━━ RECORDS FOR THIS TASK

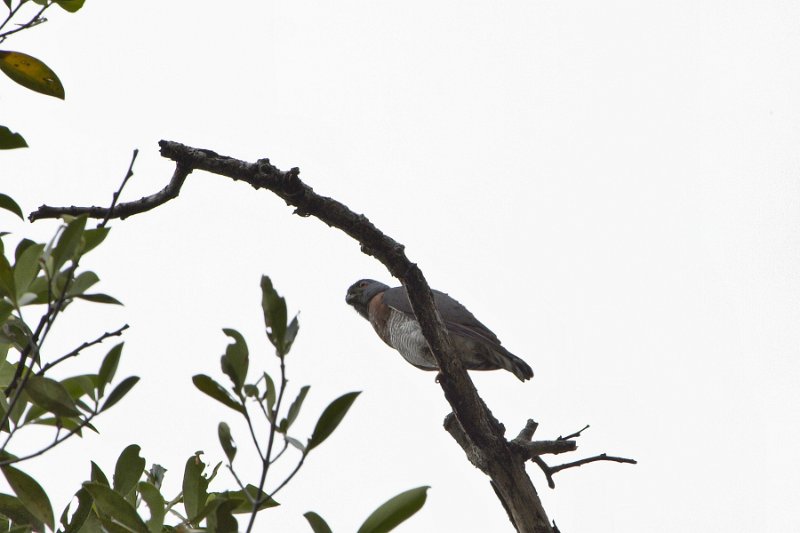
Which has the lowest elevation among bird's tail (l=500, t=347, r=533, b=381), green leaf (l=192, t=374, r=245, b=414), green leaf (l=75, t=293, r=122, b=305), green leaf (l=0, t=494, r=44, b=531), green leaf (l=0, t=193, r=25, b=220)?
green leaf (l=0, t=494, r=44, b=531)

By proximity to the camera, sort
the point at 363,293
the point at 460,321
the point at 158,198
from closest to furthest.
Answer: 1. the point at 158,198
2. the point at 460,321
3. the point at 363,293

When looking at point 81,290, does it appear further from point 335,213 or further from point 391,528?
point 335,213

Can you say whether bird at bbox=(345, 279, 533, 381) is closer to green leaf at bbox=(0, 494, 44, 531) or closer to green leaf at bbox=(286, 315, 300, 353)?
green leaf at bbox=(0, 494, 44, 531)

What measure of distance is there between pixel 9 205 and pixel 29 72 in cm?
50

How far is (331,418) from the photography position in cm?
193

━━━━

PROMPT =
Format every line of the items above as a Markdown table with the columns "No." and "Text", giving each row its number. Leave out the blank lines and the pictures.

SOLUTION FOR THIS PROBLEM =
| No. | Text |
|---|---|
| 1 | Which has the lowest elevation among bird's tail (l=500, t=347, r=533, b=381), green leaf (l=192, t=374, r=245, b=414), green leaf (l=75, t=293, r=122, b=305), green leaf (l=0, t=494, r=44, b=531), green leaf (l=0, t=193, r=25, b=220)? |
| 2 | green leaf (l=0, t=494, r=44, b=531) |
| 3 | By proximity to the camera, sort |
| 4 | the point at 363,293 |
| 5 | the point at 460,321 |
| 6 | the point at 158,198 |
| 7 | from closest to furthest. |
| 8 | Answer: 1. the point at 158,198 |
| 9 | 2. the point at 460,321 |
| 10 | 3. the point at 363,293 |
| 11 | When looking at point 81,290, does it appear further from point 335,213 or further from point 391,528? |
| 12 | point 335,213 |
| 13 | Can you say whether bird at bbox=(345, 279, 533, 381) is closer to green leaf at bbox=(0, 494, 44, 531) or closer to green leaf at bbox=(286, 315, 300, 353)? |
| 14 | green leaf at bbox=(0, 494, 44, 531) |
| 15 | What measure of distance is there between pixel 9 205 and pixel 29 72 in cm? |
| 16 | 50 |
| 17 | How far is (331,418) from the photography position in cm? |
| 18 | 193 |